Asterisk – massively speeding up those REGISTER requests

So recently I started bumping into an issue where I would see a buildup of traffic in the RX queue of asterisk’s SIP port 5060 (udp bound). After some scavenging of the code I quickly came to realize that asterisk only processes a single incoming SIP request (or response) at a time. So I cooked a rather crude patch (that I for the shame of it won’t share here) in an attempt to figure out what went wrong.

I set an arbitrary limit to log SIP requests taking longer than 100ms to process and it very quickly became apparent that REGISTER packets were the only ones triggering this. I dug deeper and logged the time taken for each and every SIP packet, and it was quite scary to learn that the far majority of packets was dealt with in under 100us (yes, micro-seconds), so why was REGISTERs such an order of magnitude slower?

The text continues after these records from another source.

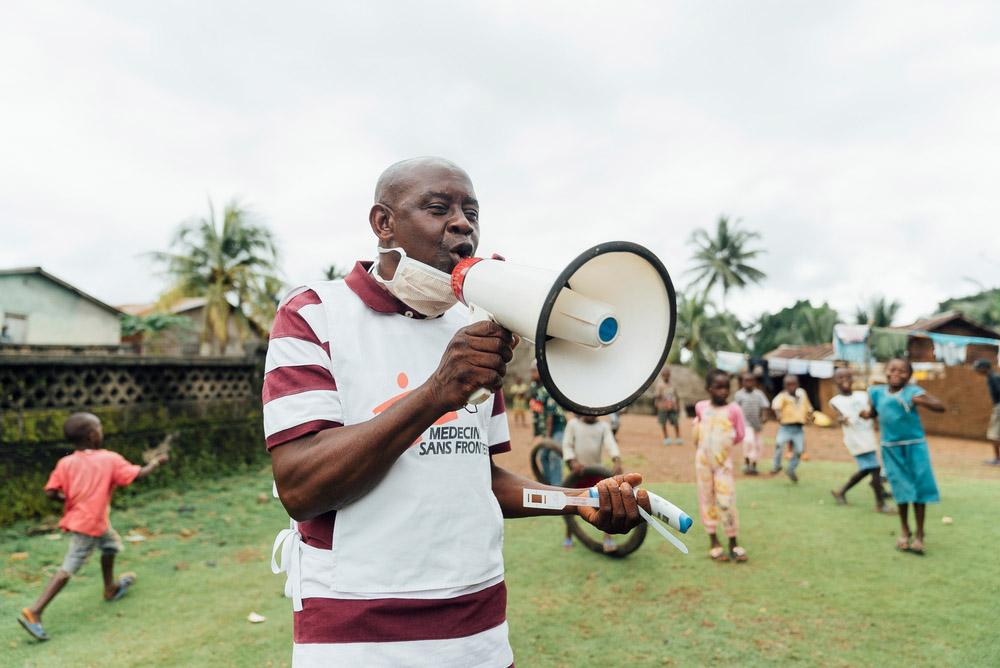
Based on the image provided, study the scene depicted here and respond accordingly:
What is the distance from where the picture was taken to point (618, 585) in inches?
213

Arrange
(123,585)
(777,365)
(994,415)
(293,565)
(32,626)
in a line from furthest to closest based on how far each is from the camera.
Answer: (777,365) → (994,415) → (123,585) → (32,626) → (293,565)

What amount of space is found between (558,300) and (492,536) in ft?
2.17

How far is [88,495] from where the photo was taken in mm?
5180

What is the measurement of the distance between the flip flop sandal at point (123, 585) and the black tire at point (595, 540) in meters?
3.61

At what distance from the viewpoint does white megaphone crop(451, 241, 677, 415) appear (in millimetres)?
1249

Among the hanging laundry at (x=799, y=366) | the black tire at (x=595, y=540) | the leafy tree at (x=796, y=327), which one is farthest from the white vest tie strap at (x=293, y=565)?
the leafy tree at (x=796, y=327)

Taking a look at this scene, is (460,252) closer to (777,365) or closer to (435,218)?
(435,218)

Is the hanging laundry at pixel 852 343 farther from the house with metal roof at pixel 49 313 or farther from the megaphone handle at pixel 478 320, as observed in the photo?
the house with metal roof at pixel 49 313

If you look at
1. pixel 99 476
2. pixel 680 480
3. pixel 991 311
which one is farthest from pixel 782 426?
pixel 991 311

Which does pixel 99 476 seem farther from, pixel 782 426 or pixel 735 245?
pixel 735 245

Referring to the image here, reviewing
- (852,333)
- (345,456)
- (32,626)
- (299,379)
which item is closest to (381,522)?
(345,456)

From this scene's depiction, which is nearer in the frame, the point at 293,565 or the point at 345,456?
the point at 345,456

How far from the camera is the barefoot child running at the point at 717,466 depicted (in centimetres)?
605

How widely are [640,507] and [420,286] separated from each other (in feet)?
2.41
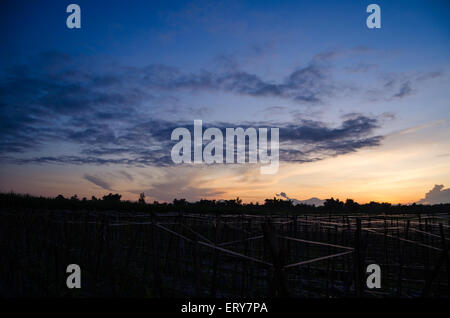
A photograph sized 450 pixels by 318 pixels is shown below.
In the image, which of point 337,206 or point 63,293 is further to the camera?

A few questions was raised, and some flames thrown in #asterisk and the blame went everywhere except the total lack of parallel processing in chan_sip, everything from heavy network IO, reverse DNS lookups right through to the OS got blamed. As it turns out, the astdb should have took it. I got one of my clients whose an absolute wizzard with MS Excel to graph the badness of the RX queue for me and it became clear that things are worse between 22:00 and 2:00 (when our backups run), but that it was nowhere near perfect at other times. We were at times losing requests simply because there wasn’t sufficient buffer-space for the socket!

We’ve logged numerous cases of SIP REGISTER requests taking over 300ms, but typically between 150 and 250ms when the system was not under heavy IO load, but up to 2.6s during backup runs. Needless to say, this explained a few strange things we’ve experienced over the last few months.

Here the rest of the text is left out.